In [11]:
import numpy as np
import umap

from sklearn.metrics import accuracy_score, f1_score
from sklearn.pipeline import Pipeline
from dataset.dataset import Dataset
from sklearn.preprocessing import StandardScaler
from bertopic import BERTopic
from sklearn.ensemble import RandomForestClassifier
from constants import CLEANED_DATASET_PATH

In [12]:
dataset = Dataset(full_data_path=CLEANED_DATASET_PATH,
                  from_scratch=False,
                  split_sizes=[8674, 3859, 3976])
dataset.build()

X_train = dataset.get_features(split_type="train")
Y_train = dataset.get_labels(split_type="train")
X_val = dataset.get_features(split_type="val")
Y_val = dataset.get_labels(split_type="val")
X_test = dataset.get_features(split_type="test")
Y_test = dataset.get_labels(split_type="test")

print("Shape X_train",np.shape(X_train))
print("Shape X_test",np.shape(X_test))
print("Shape X_val",np.shape(X_val))

Data loaded from dataset/cleaned_dataset.pkl
Shape X_train (8674,)
Shape X_test (3976,)
Shape X_val (3859,)


In [27]:
print(len(np.unique(np.concatenate((X_train,X_test,X_val)))))
print(len(np.unique(X_val)) + len(np.unique(X_test)) + len(np.unique(X_train)))
print(type(X_train))

16509
16509
<class 'list'>


## Baseline Bertopic

In [25]:
#Create Model
s_bert = BERTopic(calculate_probabilities=True) #true for soft clustering multiple topics per documents, false for one topic per document

In [28]:
#train model on X
topics, probs = s_bert.fit_transform(X_train) 

In [29]:
datapoints, features = np.shape(probs)
print("Number of rows: ", datapoints)
print("Number of Features(topics): ", features)

Number of rows:  8674
Number of Features(topics):  106


In [None]:
s_bert.get_topic_info() #Hard clustering name = topics, representation = keywords, representative docs = docs with that topic

In [None]:
#s_bert.get_document_info(X_train) #Info on each document

In [30]:
topics_t, probs_t = s_bert.transform(X_test) #Fitting test set into different topics

In [None]:
#^Sparse efficiency warning

In [31]:
datapoints_t, features_t = np.shape(probs_t) #should have same features with train set
print("Number of rows: ", datapoints_t)
print("Number of Features(topics): ", features_t)

Number of rows:  3976
Number of Features(topics):  106


In [32]:
# Create and fit the pipeline
rf_pipeline = Pipeline([
    ("rf", RandomForestClassifier(n_estimators=511, random_state=0))
])

# Fit the pipeline
rf_pipeline.fit(probs, Y_train)

# Evaluate the pipeline
Y_pred = rf_pipeline.predict(probs_t)
accuracy = accuracy_score(Y_test, Y_pred)
f1 = f1_score(Y_test, Y_pred)
print(f"Best Bert-RF Model Accuracy: {accuracy}")
print(f"Best Bert-RF Model F1-Score: {f1}")

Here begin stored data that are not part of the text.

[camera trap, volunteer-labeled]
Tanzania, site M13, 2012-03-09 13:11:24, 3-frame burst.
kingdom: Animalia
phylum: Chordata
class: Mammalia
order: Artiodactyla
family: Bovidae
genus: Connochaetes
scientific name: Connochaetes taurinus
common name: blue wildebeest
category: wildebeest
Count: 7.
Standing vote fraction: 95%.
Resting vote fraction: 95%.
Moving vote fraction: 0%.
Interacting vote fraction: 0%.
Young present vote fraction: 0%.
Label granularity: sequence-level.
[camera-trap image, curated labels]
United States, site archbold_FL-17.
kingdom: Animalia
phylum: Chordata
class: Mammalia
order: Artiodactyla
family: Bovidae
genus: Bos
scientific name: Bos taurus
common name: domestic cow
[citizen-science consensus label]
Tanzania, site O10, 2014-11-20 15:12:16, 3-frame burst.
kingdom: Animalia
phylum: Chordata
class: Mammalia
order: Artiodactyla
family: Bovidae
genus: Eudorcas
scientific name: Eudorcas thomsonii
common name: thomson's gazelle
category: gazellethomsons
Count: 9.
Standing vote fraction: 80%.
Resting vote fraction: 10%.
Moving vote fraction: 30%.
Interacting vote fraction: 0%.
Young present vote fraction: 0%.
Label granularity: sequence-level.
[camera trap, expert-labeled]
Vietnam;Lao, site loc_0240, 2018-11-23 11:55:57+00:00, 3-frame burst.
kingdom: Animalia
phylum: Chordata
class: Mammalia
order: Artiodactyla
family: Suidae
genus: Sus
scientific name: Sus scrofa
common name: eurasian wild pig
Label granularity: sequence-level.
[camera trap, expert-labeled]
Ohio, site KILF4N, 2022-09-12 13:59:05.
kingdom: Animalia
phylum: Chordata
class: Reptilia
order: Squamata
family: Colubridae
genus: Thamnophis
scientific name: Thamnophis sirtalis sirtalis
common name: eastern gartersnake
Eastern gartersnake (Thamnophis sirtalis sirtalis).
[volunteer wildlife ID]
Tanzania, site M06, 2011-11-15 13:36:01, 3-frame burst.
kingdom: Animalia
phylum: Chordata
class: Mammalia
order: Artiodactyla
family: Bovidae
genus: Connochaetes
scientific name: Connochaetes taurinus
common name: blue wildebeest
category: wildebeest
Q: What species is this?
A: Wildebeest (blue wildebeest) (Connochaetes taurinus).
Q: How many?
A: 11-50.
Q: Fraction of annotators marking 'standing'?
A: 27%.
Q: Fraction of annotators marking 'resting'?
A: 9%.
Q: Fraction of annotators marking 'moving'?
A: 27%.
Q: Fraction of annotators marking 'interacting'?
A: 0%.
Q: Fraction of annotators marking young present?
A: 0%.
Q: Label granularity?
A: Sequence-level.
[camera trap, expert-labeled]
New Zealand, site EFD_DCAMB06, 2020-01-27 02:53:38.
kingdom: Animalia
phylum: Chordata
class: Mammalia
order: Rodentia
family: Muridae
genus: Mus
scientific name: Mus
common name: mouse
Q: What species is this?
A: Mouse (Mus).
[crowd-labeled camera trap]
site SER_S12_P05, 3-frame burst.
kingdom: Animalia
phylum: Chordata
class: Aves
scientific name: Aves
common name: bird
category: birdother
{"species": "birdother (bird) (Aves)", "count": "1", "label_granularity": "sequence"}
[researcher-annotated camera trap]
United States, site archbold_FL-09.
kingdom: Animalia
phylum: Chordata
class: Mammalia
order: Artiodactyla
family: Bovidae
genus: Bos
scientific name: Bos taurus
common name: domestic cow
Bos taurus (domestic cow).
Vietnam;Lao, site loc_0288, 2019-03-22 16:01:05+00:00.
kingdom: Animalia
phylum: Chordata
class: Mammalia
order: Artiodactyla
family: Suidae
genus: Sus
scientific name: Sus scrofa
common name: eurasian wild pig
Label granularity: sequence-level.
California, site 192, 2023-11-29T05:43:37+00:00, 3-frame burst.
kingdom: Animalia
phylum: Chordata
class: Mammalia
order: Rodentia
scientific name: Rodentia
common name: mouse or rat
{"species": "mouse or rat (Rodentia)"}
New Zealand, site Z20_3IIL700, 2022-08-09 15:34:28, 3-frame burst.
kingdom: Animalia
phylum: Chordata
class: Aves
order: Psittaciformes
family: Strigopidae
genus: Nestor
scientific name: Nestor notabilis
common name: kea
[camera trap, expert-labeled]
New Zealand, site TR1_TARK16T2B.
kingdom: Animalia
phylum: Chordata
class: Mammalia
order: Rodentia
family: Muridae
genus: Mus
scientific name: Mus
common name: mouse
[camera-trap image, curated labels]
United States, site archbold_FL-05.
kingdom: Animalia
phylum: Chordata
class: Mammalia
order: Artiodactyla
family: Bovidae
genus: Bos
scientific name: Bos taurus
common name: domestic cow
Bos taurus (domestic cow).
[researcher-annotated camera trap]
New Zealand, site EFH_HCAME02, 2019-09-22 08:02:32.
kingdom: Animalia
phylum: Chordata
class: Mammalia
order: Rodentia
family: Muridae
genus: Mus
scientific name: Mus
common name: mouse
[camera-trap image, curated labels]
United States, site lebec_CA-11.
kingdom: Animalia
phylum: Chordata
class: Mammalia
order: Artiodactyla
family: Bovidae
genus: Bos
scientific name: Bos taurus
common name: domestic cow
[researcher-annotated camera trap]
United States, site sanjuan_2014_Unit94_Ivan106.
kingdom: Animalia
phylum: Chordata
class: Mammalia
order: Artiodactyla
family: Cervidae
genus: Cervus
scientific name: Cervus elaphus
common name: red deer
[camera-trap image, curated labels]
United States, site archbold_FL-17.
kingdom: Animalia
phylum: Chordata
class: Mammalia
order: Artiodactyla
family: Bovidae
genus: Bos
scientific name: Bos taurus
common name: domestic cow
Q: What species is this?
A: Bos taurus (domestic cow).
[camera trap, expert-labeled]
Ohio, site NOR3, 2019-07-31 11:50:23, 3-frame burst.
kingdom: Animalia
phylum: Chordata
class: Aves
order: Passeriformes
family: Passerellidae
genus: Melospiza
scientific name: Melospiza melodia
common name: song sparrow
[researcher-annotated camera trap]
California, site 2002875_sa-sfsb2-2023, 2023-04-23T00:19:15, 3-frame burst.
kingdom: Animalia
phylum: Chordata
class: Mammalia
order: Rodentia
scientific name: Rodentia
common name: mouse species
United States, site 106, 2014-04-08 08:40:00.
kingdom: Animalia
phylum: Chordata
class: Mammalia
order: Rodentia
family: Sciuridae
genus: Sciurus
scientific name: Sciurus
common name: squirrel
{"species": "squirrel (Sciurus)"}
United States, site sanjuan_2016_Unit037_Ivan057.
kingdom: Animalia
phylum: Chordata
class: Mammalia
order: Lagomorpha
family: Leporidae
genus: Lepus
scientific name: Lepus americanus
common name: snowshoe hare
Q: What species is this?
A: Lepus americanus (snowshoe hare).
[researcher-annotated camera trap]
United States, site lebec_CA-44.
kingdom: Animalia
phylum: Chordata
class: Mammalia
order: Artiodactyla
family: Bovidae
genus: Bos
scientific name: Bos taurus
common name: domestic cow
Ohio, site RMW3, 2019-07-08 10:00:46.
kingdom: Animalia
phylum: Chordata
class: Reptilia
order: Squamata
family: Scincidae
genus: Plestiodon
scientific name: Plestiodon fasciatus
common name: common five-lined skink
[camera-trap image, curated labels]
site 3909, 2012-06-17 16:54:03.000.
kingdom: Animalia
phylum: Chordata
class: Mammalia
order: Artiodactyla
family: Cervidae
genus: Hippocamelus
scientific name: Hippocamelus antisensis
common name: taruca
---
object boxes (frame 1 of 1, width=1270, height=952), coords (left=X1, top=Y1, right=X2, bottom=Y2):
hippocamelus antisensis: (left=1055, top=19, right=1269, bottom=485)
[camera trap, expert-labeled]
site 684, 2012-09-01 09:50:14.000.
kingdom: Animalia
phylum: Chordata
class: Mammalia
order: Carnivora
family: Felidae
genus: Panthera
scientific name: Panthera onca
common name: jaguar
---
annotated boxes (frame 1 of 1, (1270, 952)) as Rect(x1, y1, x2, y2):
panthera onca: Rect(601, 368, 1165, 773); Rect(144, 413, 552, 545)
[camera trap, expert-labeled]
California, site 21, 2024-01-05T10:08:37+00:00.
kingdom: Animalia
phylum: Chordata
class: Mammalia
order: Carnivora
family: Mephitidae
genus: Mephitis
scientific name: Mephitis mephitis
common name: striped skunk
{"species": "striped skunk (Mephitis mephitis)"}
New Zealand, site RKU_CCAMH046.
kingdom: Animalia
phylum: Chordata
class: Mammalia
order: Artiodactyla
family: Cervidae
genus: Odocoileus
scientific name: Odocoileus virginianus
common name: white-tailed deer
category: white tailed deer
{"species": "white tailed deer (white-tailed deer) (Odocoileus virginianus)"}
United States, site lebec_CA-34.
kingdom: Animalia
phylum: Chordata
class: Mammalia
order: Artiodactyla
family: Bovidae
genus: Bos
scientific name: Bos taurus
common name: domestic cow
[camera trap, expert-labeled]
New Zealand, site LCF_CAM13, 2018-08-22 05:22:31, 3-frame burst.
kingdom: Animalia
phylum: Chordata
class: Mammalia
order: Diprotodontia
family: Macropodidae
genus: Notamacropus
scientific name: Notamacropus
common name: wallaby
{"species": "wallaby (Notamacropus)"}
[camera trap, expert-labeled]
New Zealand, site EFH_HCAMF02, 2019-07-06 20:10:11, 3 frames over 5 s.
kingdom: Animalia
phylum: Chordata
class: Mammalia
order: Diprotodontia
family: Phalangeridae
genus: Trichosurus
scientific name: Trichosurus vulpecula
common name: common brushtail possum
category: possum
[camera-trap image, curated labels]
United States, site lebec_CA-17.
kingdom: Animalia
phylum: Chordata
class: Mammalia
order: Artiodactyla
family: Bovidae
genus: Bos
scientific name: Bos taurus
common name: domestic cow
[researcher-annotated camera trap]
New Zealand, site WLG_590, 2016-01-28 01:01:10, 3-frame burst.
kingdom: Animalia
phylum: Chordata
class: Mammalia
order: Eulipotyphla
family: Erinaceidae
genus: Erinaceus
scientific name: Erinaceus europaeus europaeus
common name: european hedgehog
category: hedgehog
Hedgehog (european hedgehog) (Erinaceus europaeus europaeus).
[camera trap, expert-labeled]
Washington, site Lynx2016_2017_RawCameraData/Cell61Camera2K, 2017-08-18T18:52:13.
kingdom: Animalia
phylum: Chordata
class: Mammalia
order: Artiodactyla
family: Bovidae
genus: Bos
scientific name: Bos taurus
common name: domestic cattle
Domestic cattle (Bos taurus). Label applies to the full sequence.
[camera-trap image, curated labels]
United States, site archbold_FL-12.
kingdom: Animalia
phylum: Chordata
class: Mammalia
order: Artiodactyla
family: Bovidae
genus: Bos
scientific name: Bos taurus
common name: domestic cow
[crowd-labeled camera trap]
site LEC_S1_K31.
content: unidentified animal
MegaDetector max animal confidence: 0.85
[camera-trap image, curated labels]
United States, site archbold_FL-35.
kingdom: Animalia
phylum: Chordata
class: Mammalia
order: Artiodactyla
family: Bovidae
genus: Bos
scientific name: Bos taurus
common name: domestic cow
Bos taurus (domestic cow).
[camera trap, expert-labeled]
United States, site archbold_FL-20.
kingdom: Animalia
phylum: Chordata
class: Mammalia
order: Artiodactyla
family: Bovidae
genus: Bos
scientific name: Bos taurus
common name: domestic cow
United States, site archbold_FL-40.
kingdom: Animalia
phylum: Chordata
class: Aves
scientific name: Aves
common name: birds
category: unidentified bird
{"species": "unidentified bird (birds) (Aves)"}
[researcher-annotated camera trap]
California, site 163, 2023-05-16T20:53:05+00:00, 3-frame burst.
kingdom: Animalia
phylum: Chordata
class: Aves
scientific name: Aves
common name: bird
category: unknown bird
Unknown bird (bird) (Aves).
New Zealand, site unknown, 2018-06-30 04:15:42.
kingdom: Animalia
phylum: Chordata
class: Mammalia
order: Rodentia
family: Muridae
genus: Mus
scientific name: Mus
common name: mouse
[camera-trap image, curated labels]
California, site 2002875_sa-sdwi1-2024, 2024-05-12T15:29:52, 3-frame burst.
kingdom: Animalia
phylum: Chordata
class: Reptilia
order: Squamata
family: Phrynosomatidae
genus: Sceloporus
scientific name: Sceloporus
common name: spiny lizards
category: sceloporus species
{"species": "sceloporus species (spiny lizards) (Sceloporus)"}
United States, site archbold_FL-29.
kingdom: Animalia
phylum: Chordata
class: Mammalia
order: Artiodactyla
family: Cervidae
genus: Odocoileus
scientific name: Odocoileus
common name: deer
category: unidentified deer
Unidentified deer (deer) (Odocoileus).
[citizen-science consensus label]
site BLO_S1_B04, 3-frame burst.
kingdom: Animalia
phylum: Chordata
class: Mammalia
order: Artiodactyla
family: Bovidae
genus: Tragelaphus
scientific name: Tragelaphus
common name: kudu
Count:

Best Bert-RF Model Accuracy: 0.5995975855130785
Best Bert-RF Model F1-Score: 0.5743315508021389


## Experiment 1: Multilanguage Bert

In [33]:
#Create Model
sm_bert = BERTopic(calculate_probabilities=True, language = "multilingual") #true for soft clustering multiple topics per documents, false for one topic per document

In [34]:
print("Fitting X_train into Bert")
topics, probs = sm_bert.fit_transform(X_train)
print("X_train Shape: ", np.shape(probs))

print("Using model to transform X_test")
topics_t, probs_t = sm_bert.transform(X_test) #Fitting test set into different topics
print("X_test Shape: ", np.shape(probs_t))

# Fit the pipeline
rf_pipeline.fit(probs, Y_train)

# Evaluate the pipeline
Y_pred = rf_pipeline.predict(probs_t)
accuracy = accuracy_score(Y_test, Y_pred)
f1 = f1_score(Y_test, Y_pred)
print(f"Best Bert-RF Model Accuracy: {accuracy}")
print(f"Best Bert-RF Model F1-Score: {f1}")

Fitting X_train into Bert
X_train Shape:  (8674, 115)
Using model to transform X_test
X_test Shape:  (3976, 115)
Best Bert-RF Model Accuracy: 0.5995975855130785
Best Bert-RF Model F1-Score: 0.5708894878706199


In [35]:
# Fit the pipeline
rf_pipeline.fit(probs, Y_train)

# Evaluate the pipeline
Y_pred = rf_pipeline.predict(probs_t)
accuracy = accuracy_score(Y_test, Y_pred)
f1 = f1_score(Y_test, Y_pred)
print(f"Best Bert-RF Model Accuracy: {accuracy}")
print(f"Best Bert-RF Model F1-Score: {f1}")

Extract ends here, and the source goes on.